I wrote this code to show that you can use variable length codes to decode a huffman code to the pattern shown, which i use to recreate the number 1009732533765201 in half the size. I created the sym2freq manually and need help on ideas on how to create it programmatically so i can achieve better compression than set grouping sizes. I have a program that creates a mathematical pattern to recreate a number, and i'm looking to create variable length codes to best represent those patterns which are in the format of + and - 's

# Incorporated a better method of rebuilding the string from RoyM
# Uncompresses the number: 1009732533765201
# which has the binary:
# 0b11100101100101100010101100111111100100010001010001
# Our compressed binary is:
# 110011111000011010110011
# We compress a variable length pattern that is decoded 
# to try to achieve nearly as good compression (maybe better in this case )and to more importantly 
# to compare compression as this is a different approach
# to that of binary compression of Huffman using XOR Patterns
# S is a representation of XOR math that is required to rebuild the original number
# so we don't compress the number itself, we compress the XOR math to rebuild the number
# instead

s={'11': '++--', '01': '-+-+-', '000': '+-++++++', '001': '--', '100': '--+-', '101': '----++-+--'}
compressed_binary='110011111000011010110011'

def decodepattern(pattern, j=1):
   x=2
   for c in range(len(pattern)):
     if pattern[c]=='+' or pattern[c]=='1':
       j^=x
     else:
       j^=-x
     x<<=1
   return abs(j)


i = 0
j = 0
uncompressed_string = ''
while(j<len(compressed_binary)):
    if compressed_binary[i:j] in s:
        uncompressed_string += s[compressed_binary[i:j]]
        i = j
    else:
        j += 1
uncompressed_string += s[compressed_binary[i:j]]
answer = decodepattern(uncompressed_string)

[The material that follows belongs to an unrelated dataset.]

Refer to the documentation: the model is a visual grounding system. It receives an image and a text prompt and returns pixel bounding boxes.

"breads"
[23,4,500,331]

print("Bin length of 1009732533765201 is 50 which is the same as the pattern length")
print("Original Bin of 1009732533765201 is: ")
print(bin(1009732533765201)[2:])
print("Original Pattern:")
print(uncompressed_string)
print("Compressed to: ", bin(13600435)[2:])
print("110011111000011010110011 uncompressed to the original string pattern of : ")
print(uncompressed_string)
print("Which then i was able to recreate the original integer of: ")
print(decodepattern(uncompressed_string))

Output of program is:

Bin length of 1009732533765201 is 50 which is the same as the pattern length
Original Bin of 1009732533765201 is: 
11100101100101100010101100111111100100010001010001
Original Pattern:
b'++----++--++--+-++++++-+-+-----++-+---+-+---+-++--'
Compressed to:  110011111000011010110011
110011111000011010110011 uncompressed to the original string pattern of : 
b'++----++--++--+-++++++-+-+-----++-+---+-+---+-++--'
Which then i was able to recreate the original integer of: 
1009732533765201

So you can see i can use variable length codes to decompress a number, i just don't know how to create variable length codes (up to a certain length) without doing it manually.

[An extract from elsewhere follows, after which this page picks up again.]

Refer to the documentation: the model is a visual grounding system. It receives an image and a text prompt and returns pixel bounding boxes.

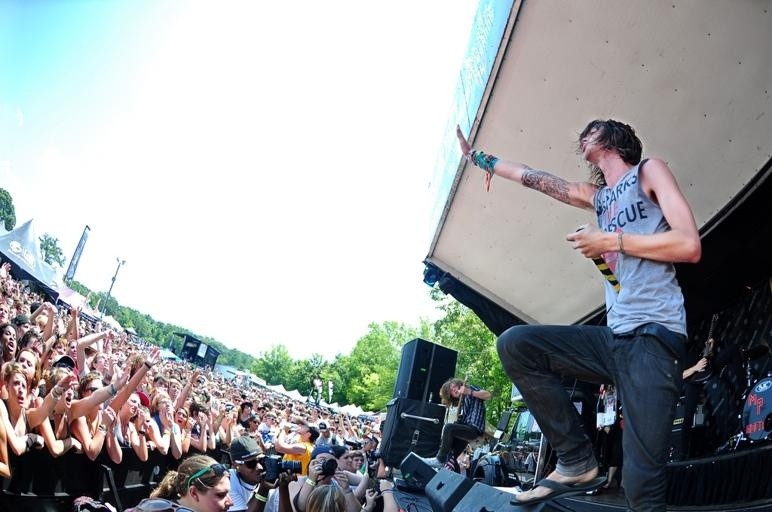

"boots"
[362,435,379,445]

Expected result is some sort of regex, or itertools method or any other method to take the string:

"++----++--++--+-++++++-+-+-----++-+---+-+---+-++--"

and create a symb2freq like this ( which i did manually ):

In [1665]: symb2freq                                                                                                                                                                                       
Out[1665]: {'++--': 4, '-+-+-': 2, '--': 1, '+-++++++': 1, '----++-+--': 1, '--+-': 1}

How do you expect to know if you've obtained the "right" partitioning of the string into symbols, and how do you expect to convey this partitioning to a reader that has to decode the message? Are you sure this is valuable compression? — RoyM
It seems that it's much better than fixed length codes, since the bin is smaller. I'm not sure about how i'll know that i've obtained the right partitioning, but i can say that manually making the codes seemed to maximize the compression of the number. I tried using a longest string match to shortest to build the code table, but the resulting binary was bigger than the manual fit. This table seemed to maximize the compression, so i think it's the smallest symbol table to binary representation fit for compression of the number, using Huffman. — oppressionslayer
Yes, it is better. But your selection-process is unclear, and therefore your problem is lacking in its description. — RoyM
If you can group characters into symbols arbitrarily, then the optimal solution would be to have a single symbol (the entire string), resulting in 1 bit of compressed Huffman data. To make any meaningful comparison of grouping strategies, you'd have to specify how you convey the grouping to the receiver. — jasonharper
Why not start with some proven open-source code that already does this and modify it to suit your needs? Wikipedia mentions the PKZIP algorithm, but I'd be surprised if there weren't a lot of other well-known compression algorithms that use Huffman codes. — bitinerant

MEE MEE · Accepted Answer · 2019-10-31T16:01:45

Although I am not certain about the soundness of the question, here is how you can bruteforce all possible codebooks:

#!/usr/bin/env python3

import huffman


def find_best_codebook(string, max_symbol_length, max_partitions):
    min_entropy = len(string)
    best_i = None
    best_weights = None
    best_codebook = None
    for i, tokens in enumerate(gen_partitions(string, max_partitions=max_partitions)):
        if any(len(t) > max_symbol_length for t in tokens):
            continue
        symbol_weights = compute_weights(tokens)
        codebook = huffman.codebook(symbol_weights.items())
        entropy = compute_entropy(symbol_weights, codebook)
        print(f'i={i} X={symbol_weights} H(X)={entropy}')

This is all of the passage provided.